Be Sure to Enjoy the Cherry Trees this Weekend

Cherries are blossoming and the weekend's going to be sunny! Be sure to get out.

And if you're feeling contemplative, there might be no better time to visit the historic cemeteries in Salem.

Cherry trees in the cemetery
Even when it's overcast the grounds are lovely. (And remember that crazy snow right around the spring equinox in 2012?  The snow + cherry trees maybe was the best!)

Here's Watt Shipp's family monument in City View Cemetery.

Watt Shipp's family burial plot

Watt Shipp (on quad, second from left) in 1898 at Fairgrounds
Notice the huge chainring where Shipp stands!
Shipp (1875-1922) was a prominent racer in the 1890s, then was a bike dealer in the 1900s and even held a patent.
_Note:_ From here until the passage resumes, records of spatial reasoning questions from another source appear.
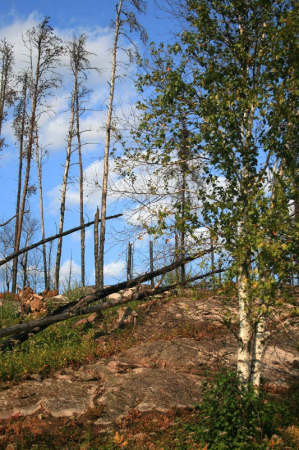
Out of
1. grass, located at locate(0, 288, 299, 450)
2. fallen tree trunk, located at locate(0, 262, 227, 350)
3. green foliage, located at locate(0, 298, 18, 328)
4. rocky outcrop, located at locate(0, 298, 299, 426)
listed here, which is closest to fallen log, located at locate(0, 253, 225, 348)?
fallen tree trunk, located at locate(0, 262, 227, 350)

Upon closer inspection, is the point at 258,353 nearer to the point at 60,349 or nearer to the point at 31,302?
the point at 60,349

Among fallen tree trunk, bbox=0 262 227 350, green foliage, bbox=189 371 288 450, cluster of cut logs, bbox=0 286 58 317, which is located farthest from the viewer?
cluster of cut logs, bbox=0 286 58 317

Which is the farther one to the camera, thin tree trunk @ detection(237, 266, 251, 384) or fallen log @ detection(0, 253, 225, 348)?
fallen log @ detection(0, 253, 225, 348)

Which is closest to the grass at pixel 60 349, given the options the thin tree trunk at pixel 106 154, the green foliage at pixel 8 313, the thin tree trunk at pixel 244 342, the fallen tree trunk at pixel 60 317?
the fallen tree trunk at pixel 60 317

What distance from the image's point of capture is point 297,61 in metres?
7.78

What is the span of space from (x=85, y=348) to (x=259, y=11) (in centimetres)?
975

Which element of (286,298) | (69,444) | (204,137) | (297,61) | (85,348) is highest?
(297,61)

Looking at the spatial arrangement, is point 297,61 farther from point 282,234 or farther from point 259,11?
point 282,234

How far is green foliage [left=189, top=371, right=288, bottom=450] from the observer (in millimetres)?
6941

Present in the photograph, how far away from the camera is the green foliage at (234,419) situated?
694 centimetres

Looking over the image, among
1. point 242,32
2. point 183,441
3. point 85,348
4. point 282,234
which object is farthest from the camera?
point 85,348

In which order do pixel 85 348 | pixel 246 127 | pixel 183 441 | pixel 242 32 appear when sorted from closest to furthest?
pixel 183 441
pixel 246 127
pixel 242 32
pixel 85 348

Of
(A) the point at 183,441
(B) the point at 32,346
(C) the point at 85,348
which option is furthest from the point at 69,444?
(B) the point at 32,346

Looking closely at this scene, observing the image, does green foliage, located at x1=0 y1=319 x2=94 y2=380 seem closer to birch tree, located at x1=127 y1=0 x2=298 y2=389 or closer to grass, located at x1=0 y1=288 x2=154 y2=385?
grass, located at x1=0 y1=288 x2=154 y2=385
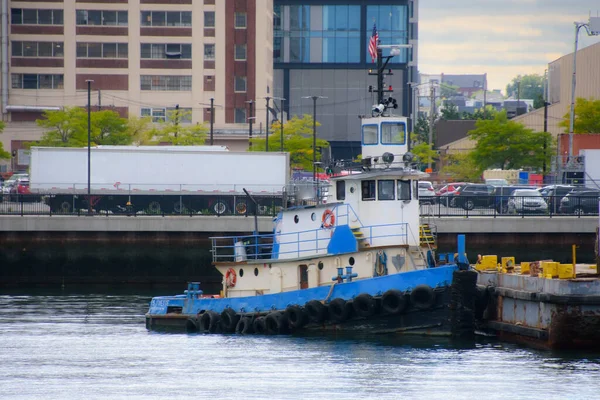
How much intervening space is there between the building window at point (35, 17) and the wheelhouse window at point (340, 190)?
62.5 metres

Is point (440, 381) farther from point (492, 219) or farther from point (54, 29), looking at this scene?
point (54, 29)

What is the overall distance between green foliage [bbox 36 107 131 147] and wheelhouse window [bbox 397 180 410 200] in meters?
48.2

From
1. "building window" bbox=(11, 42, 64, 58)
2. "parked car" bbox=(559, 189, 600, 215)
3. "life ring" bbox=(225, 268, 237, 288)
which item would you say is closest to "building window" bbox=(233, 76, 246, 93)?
"building window" bbox=(11, 42, 64, 58)

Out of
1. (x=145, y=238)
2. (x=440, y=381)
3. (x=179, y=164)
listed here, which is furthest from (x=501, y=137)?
(x=440, y=381)

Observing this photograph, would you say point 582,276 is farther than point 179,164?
No

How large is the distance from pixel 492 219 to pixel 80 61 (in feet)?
172

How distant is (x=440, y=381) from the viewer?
23.4m

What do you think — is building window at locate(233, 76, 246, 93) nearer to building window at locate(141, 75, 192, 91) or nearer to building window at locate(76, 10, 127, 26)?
building window at locate(141, 75, 192, 91)

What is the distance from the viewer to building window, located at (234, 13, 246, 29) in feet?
290

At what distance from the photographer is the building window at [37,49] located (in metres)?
87.6

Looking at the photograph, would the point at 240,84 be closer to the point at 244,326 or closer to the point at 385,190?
the point at 244,326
Patent for a head lamp bracket in 1909
The Cherry Fair "Electric Parade" on Commercial
at night in front of Watt Shipp's.
(2004.010.0004 Print, Photographic.
The Willamette Heritage Center)
His store on Commercial in the Starkey-McCully building is also in the panorama for the Moose Carnival of 1913. At this time he was also getting into blasting powder.

Watt Shipp, Powder King
He died young from complications after surgery, and the description of it sure sounds like cancer.

Though City View records aren't directly online, burials for the Lee Cemetery on D Street and for the Pioneer Cemetery are online and they're mostly google-able, too. Maybe there's someone in Salem's history you're curious about? See if you can find their burial site and go pay your respects.

Or work it the other way.  Go for a walk and write down a few names on monuments you find interesting and then research them when you get home.

Either is a great way to learn about our history.

1 comment:

Laurie Dougherty said...

Yes, I saw the cherry trees in bloom yesterday. Last Sunday they were barely in bud. Talking about cemeteries reminded me of the annual bicycle Tour de Graves around Halloween time in Boston, tracing eras and cemetery styles from colonial graveyards with faded tumbledown headstones to late 19th century garden-style cemeteries like Forest Hills with graceful landscaping and elaborate tombs and grave markers. Here's a link to photos of last year's Tour de Graves (if it works, sometimes links I post here don't show up).

Dick Bauer, the guy in the orange pumpkin shirt researches the graveyards and leads the ride. He organizes other history-themed bike rides too, like one for National Train Day in May. The commuter rail system around Boston has a couple of rail cars with two dozen or so bike racks used on summer weekends on routes to beach towns north and south of Boston. The MBTA puts one of these cars in use for National Train Day - cyclists take the train to an outlying station and bike back in town, stopping to see remnants of long-gone rail lines and old depots, some abandoned, some re-purposed.

Sorry to be like a broken record here about Boston, but there are many interesting themed rides there.